And this wonderful article from Forbes Magazine, reminds us, once again, why that is so.
In the wake of the financial crisis, there has been no shortage of hand-wringing about the over-representation of top college graduates in a handful of fields, particularly finance, consulting, and law. Andrew Yang, himself a graduate of Brown University and Columbia Law School—whose first job was with a white-shoe law firm before leaving to found, and later, sell a successful business school test-prep company—decided to do something about what he viewed as “an inefficient allocation of talent in this country”.
Yang—one of four recipients of the Manhattan Institute’s $25,000 2014 Richard Cornuelle Awards for Social Entrepreneurship—set out to create a new route into the economy, for some of America’s best and brightest, whom Yang believed, based on his own network, “have too limited a vision of what career success looks like,” and wind up bored and unhappy with even well-paying jobs.
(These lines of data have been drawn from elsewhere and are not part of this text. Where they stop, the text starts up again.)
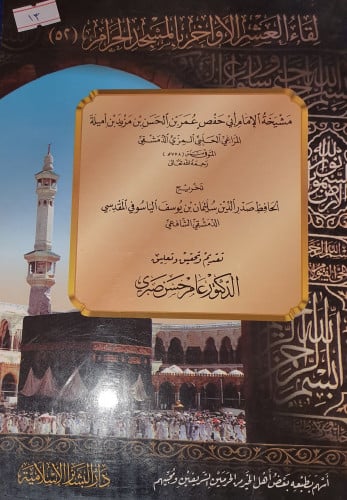 مشيخة الامام ابي حفص المراغي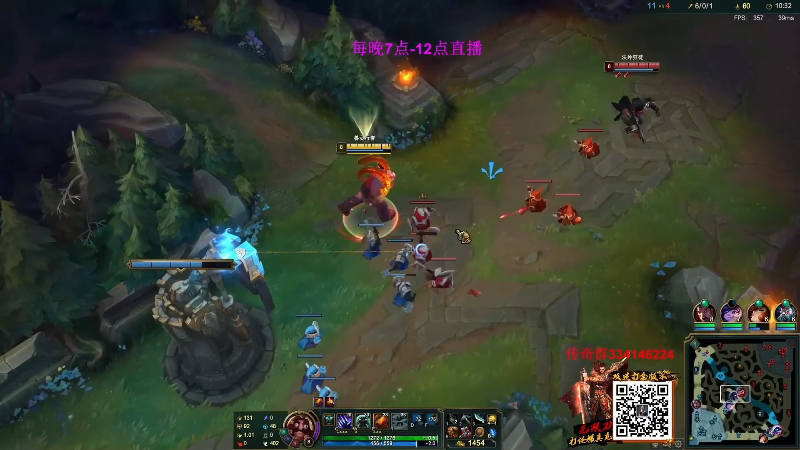 【英雄联盟】主播油条的精彩时刻 20230920 00点场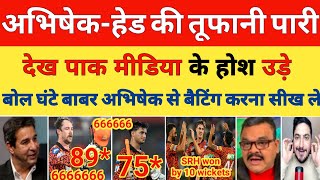 Pak Media shocked on Abhishek Sharma 75* & Travis Head 89* runs IPL 2024 | SRH BEAT LSG | Pak Reacts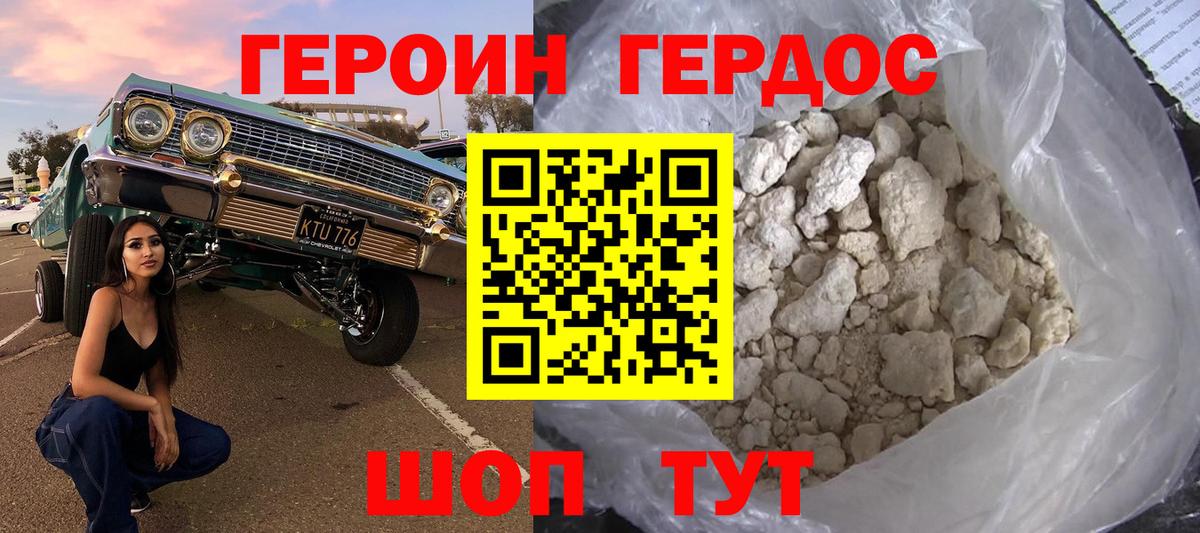 Героин герыч  Вход с VPN  Героин  Оренбург 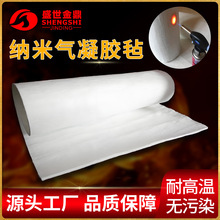 二氧化硅隔热纳米气凝胶毡管道耐高温绝热毡铝箔气凝胶隔热棉厂家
He believed there to be an unfulfilled appetite to go to work for small, start-up businesses—to help, as he puts it, “build something”. For good measure, Yang hoped to bring such talent to some of America’s most distressed cities, including Detroit, Baltimore, and Philadelphia.
The result is Venture for America, which, in just three years, has successfully recruited more than 200 VFA Fellows (40 in 2012; 68 in 2013; 100 in 2014) from 48 colleges and universities (including Harvard, Dartmouth, Wesleyan, Emory, Washington & Lee, UC Santa Barbara, and the University of Chicago). Fellows commit to two-year stints at one of 105 affiliated start-ups in eight cities: Baltimore, Cincinnati, Cleveland, Detroit, Las Vegas, New Orleans, Philadelphia, and Providence.
One finds VFA Fellows in jeans and T-shirts at places like Detroit’s “Madison accelerator”—business incubators filled with start-ups sharing workspaces and conference space. There’s STIK, which uses personal endorsements and Facebook to spread product endorsements under contract to major firms (including General Motors GM -0.68%). There’s Boost Up, through which a range of big-purchase retailers (including Hyundai and Quicken Loans) match the savings of households putting aside money for a home or car. There’s Are You a Human, a web analytics firm, which markets ways to demonstrate to retail advertisers that an internet ad has actually been viewed.
Fellows—who, by accounts of firm principals, have become integral to the growth and operation of their respective businesses—bubble over with enthusiasm for VFA.